Interspecific interactions, or interactions between individuals of different species, are classified based on the effect of the interaction on the average fitness of the individuals of each species. Parasitism and predation by definition have a negative effect on the fitness of members of a species, and positive for those of the other, whereas in mutualism, the interaction is beneficial to members of both species. However, the nature of interactions between species may be more dynamic than is often assumed. In many cases, the same interaction may jump along a continuum depending on a variety of factors. Some emblematic examples of ‘dynamic interactions’ occur between plants and their mycorrhizal ‘mutualists’, and between plant-protecting ants. Some plants eliminate their mycorrhizal fungi when phosphorus in the soil is abundant, suggesting that in such a context the costs of maintaining their mycorrhizal fungi outweigh the benefits. Also, many ants protect plants from herbivores, but the benefit to the plant of the ants’ presence depends on whether herbivory is present or not. Therefore, to understand the ecology of an interspecific interaction, it is necessary to assess the relative effect of that interaction with respect to the sex and age of the interacting individuals, as well as in relation to the specific context of the interaction, rather than estimating an ‘average’ effect for each species.

This project includes 1) making a broad literature review and meta-analysis of fluctuating interspecific interactions in the tree of life, and 2) using phoresy as a biological system to investigate the dynamism of inter-specific interactions experimentally. Phoresy occurs when one species uses another as a means of transport. The individual being transported (or phoretic) usually has low autonomous mobility, such as mites. While the dispersing organism is usually highly mobile, such as flying insects or mammals.

Relevant references:
Poulin, R. Morand, S. 2000 The diversity of parasites. The quarterly review of biology 75, 277-293.
Herre, E.A., Machado, C., Bermingham, E., Nason, J., Windsor, D., McCafferty, S., Houten, W.V. Bachmann, K. 1996 Molecular phylogenies of figs and their pollinator wasps.
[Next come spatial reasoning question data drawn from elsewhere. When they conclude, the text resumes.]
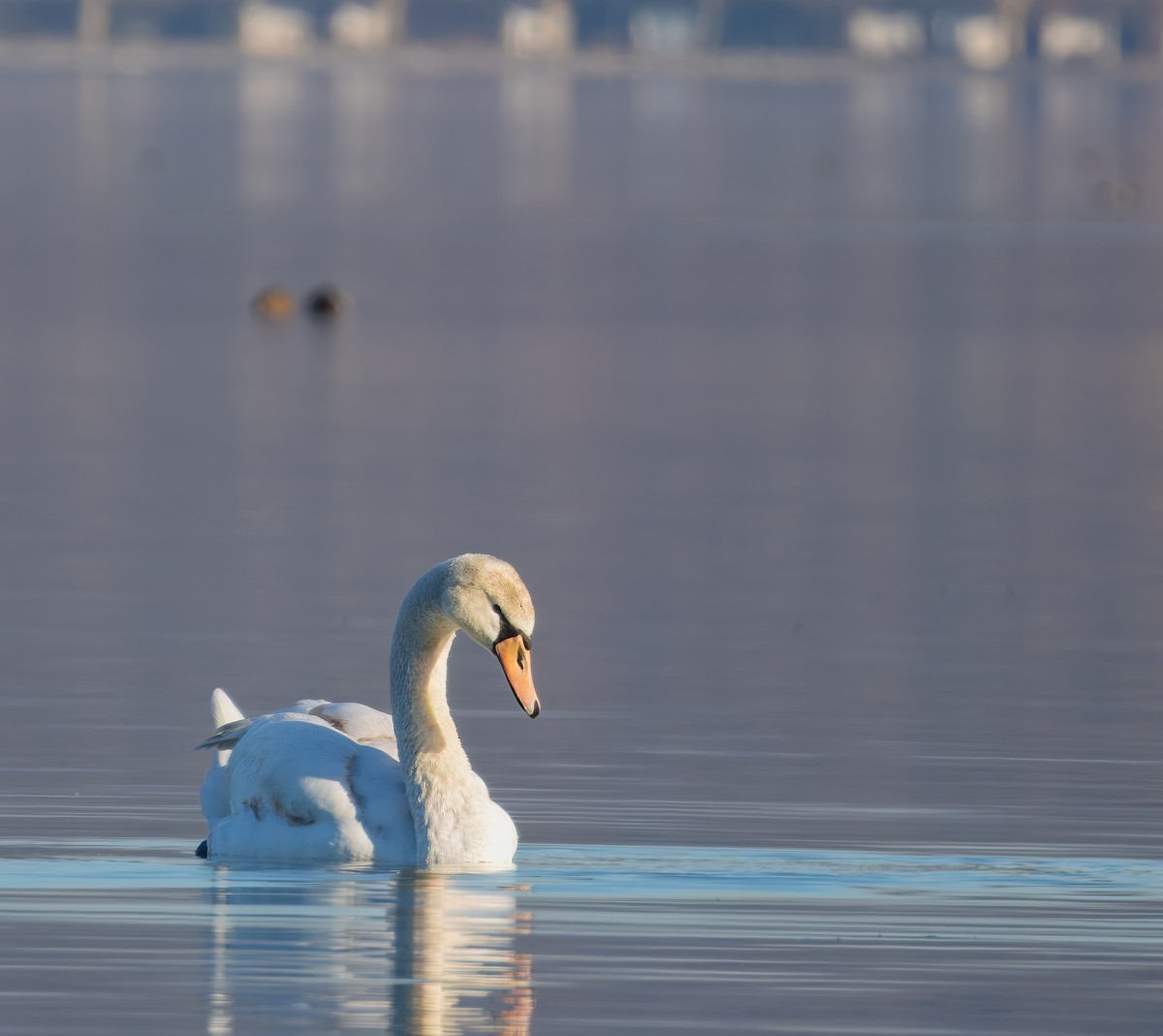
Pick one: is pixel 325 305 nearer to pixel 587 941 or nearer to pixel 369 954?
pixel 587 941

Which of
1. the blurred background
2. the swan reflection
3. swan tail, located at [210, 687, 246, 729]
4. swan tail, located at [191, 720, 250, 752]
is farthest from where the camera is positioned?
the blurred background

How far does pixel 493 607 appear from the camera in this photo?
413 inches

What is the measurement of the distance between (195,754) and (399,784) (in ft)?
6.32

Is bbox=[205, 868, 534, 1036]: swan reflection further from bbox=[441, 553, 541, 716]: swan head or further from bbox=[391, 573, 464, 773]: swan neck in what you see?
bbox=[441, 553, 541, 716]: swan head

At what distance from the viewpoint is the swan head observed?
10445 mm

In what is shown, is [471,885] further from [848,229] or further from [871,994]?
[848,229]

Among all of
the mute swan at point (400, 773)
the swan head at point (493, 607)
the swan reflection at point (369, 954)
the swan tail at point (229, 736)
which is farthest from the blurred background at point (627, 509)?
the swan reflection at point (369, 954)

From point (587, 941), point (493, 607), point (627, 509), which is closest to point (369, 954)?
point (587, 941)

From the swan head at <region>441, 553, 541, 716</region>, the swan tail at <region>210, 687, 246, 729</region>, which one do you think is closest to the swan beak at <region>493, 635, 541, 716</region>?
the swan head at <region>441, 553, 541, 716</region>

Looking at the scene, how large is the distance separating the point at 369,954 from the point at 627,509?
1173 centimetres

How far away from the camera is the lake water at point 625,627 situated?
8.91m

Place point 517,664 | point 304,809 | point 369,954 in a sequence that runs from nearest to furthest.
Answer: point 369,954 → point 304,809 → point 517,664

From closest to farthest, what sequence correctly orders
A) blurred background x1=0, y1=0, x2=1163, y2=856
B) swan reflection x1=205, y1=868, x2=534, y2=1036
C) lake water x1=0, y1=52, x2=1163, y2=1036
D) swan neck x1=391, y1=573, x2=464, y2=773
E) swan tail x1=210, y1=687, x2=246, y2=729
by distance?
1. swan reflection x1=205, y1=868, x2=534, y2=1036
2. lake water x1=0, y1=52, x2=1163, y2=1036
3. swan neck x1=391, y1=573, x2=464, y2=773
4. swan tail x1=210, y1=687, x2=246, y2=729
5. blurred background x1=0, y1=0, x2=1163, y2=856

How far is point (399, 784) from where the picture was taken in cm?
1041
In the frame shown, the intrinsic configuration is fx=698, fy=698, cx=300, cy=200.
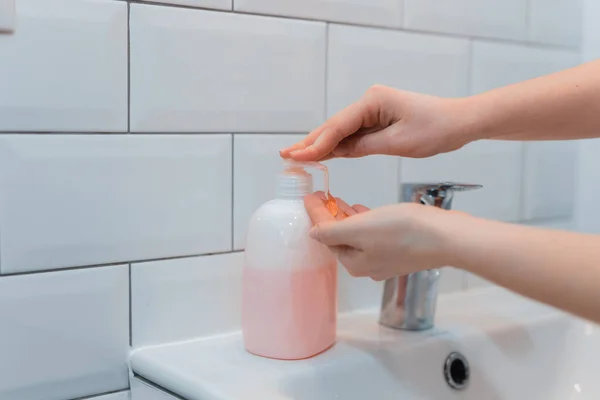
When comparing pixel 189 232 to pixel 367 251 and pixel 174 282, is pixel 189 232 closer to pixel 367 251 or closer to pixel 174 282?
pixel 174 282

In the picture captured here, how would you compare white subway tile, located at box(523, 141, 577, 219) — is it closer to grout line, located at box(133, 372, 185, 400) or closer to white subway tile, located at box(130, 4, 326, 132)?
white subway tile, located at box(130, 4, 326, 132)

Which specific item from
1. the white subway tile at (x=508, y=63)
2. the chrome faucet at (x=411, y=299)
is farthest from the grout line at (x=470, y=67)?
the chrome faucet at (x=411, y=299)

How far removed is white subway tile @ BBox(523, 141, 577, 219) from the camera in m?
0.98

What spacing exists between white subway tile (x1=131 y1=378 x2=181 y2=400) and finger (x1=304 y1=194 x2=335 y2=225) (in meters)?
0.19

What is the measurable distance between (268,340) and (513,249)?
276 mm

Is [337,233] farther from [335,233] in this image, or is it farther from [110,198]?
[110,198]

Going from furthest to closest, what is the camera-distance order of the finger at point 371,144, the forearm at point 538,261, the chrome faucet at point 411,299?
the chrome faucet at point 411,299, the finger at point 371,144, the forearm at point 538,261

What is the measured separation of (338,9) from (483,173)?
31 cm

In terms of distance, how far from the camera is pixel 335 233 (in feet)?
1.72

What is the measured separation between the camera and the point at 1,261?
1.91 ft

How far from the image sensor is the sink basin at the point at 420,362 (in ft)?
1.95

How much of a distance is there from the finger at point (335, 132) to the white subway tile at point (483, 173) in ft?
0.77

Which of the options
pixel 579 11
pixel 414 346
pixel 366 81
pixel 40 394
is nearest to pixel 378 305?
pixel 414 346

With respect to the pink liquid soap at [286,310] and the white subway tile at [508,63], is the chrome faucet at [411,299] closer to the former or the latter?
the pink liquid soap at [286,310]
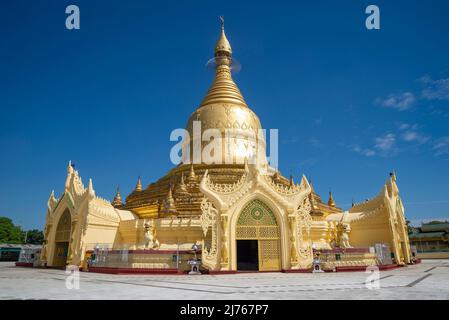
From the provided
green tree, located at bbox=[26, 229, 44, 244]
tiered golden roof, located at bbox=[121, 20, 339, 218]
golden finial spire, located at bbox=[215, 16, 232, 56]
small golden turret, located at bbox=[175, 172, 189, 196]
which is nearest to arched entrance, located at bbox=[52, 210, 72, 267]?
tiered golden roof, located at bbox=[121, 20, 339, 218]

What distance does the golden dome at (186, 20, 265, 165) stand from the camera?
1275 inches

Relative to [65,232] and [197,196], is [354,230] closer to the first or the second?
[197,196]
Journal of Biogeography 23, 521-530.
Thompson, J.N. 2014 Interaction and coevolution, University of Chicago Press.
Herre, E.A. West, S.A. 1997 Conflict of interest in a mutualism: documenting the elusive fig wasp–seed trade–off. Proceedings of the Royal Society of London. Series B: Biological Sciences 264, 1501-1507.
Cushman, J. H. Whitham, T.G. 1989 Conditional mutualism in a membracid-ant association: temporal, age-specific, and density-dependent effects. Ecology 70, 1040-1047.
Sun, S.-J. 2022 A framework for using phoresy to assess ecological transition into parasitism and mutualism. Symbiosis 86, 133-138.